The bottom line is that now that your customers can share their opinion publicly, it’s crucial that you smooth out all those rough areas that lead to frustration. From high-quality products to dedicated services, most companies are working hard to meet the expectations of buyers. But there are three commonly overlooked areas that can change your reputation:
The website that is built for SEO only
Unless you’ve been living under a rock for the past decade, it’s fair to say that you are aware of the importance of SEO. Search Engine Optimization is, by definition, the act of building a website that is accessible for search engines such as Google and Bing. However, search engines present a serious disadvantage for businesses: They don’t buy your services. Creating content with only an SEO perspective means that you are potentially neglecting your target demographics. Remember that your content needs to be written for people first, and then for search engines. Not the other way round.
The shops that work for nobody
Your stores need to act as an extension of your brand personality. Nobody is going to believe a brand whose web presence and physical presence differ radically. Your clients want to feel that they can receive the same quality of service whether they shop online or in store, and that’s precisely why it’s essential to run programmes targeted at detailing the customer experience with mystery shoppers and tailored surveys. Ultimately, you want your shops to convey the same emotions than the website and the overall brand vision. Lack of consistency affects the trust your clients put in the company.

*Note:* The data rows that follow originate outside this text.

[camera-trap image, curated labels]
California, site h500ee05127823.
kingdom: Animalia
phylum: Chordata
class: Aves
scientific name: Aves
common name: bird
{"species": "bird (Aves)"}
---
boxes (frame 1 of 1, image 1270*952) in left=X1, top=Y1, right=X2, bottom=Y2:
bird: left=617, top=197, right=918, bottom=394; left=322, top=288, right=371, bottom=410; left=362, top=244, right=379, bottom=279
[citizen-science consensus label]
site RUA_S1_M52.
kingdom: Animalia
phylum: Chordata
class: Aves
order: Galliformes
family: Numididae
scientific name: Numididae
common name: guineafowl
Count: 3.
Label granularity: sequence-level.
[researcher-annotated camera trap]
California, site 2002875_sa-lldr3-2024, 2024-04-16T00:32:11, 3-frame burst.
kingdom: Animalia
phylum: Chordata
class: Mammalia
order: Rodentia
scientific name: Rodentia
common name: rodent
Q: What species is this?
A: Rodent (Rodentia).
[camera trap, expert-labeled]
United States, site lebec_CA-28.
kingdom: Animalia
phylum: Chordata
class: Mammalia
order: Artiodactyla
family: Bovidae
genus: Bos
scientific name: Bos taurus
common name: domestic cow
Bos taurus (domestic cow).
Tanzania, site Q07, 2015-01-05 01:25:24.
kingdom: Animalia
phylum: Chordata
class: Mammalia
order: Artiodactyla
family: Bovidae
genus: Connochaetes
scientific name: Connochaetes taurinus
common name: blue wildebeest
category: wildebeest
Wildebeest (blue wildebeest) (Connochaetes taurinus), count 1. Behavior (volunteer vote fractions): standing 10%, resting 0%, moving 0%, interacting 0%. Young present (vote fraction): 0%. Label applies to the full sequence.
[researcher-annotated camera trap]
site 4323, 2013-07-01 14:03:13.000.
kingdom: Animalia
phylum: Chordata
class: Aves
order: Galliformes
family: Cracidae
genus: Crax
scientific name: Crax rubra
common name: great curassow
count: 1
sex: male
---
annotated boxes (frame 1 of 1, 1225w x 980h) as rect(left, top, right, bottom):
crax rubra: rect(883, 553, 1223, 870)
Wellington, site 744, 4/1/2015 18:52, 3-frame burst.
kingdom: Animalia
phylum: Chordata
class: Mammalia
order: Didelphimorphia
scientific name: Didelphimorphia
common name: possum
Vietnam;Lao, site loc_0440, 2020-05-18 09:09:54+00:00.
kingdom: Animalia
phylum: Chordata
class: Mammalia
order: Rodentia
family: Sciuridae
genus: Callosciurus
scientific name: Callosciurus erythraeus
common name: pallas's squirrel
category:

The customer services that refuse to move into the 21st century
Whether a client contacts you for a complaint or a query, every step they take has to be easy, accessible and intuitive. Amazon, the online retailer giant, is an example of a great company that could still improve its services. Indeed, clients who own a Gmail account struggle with unnecessary security alerts from Amazon. Googlemail and Gmail domains have been one and the same platform for over 14 years. However, Amazon refuses to acknowledge it and stop several clients from getting in touch with the customer service as a result.
Every company has areas of improvement. The better you understand your clients, the sooner you can get rid of the little things that affect their relationship with your brand.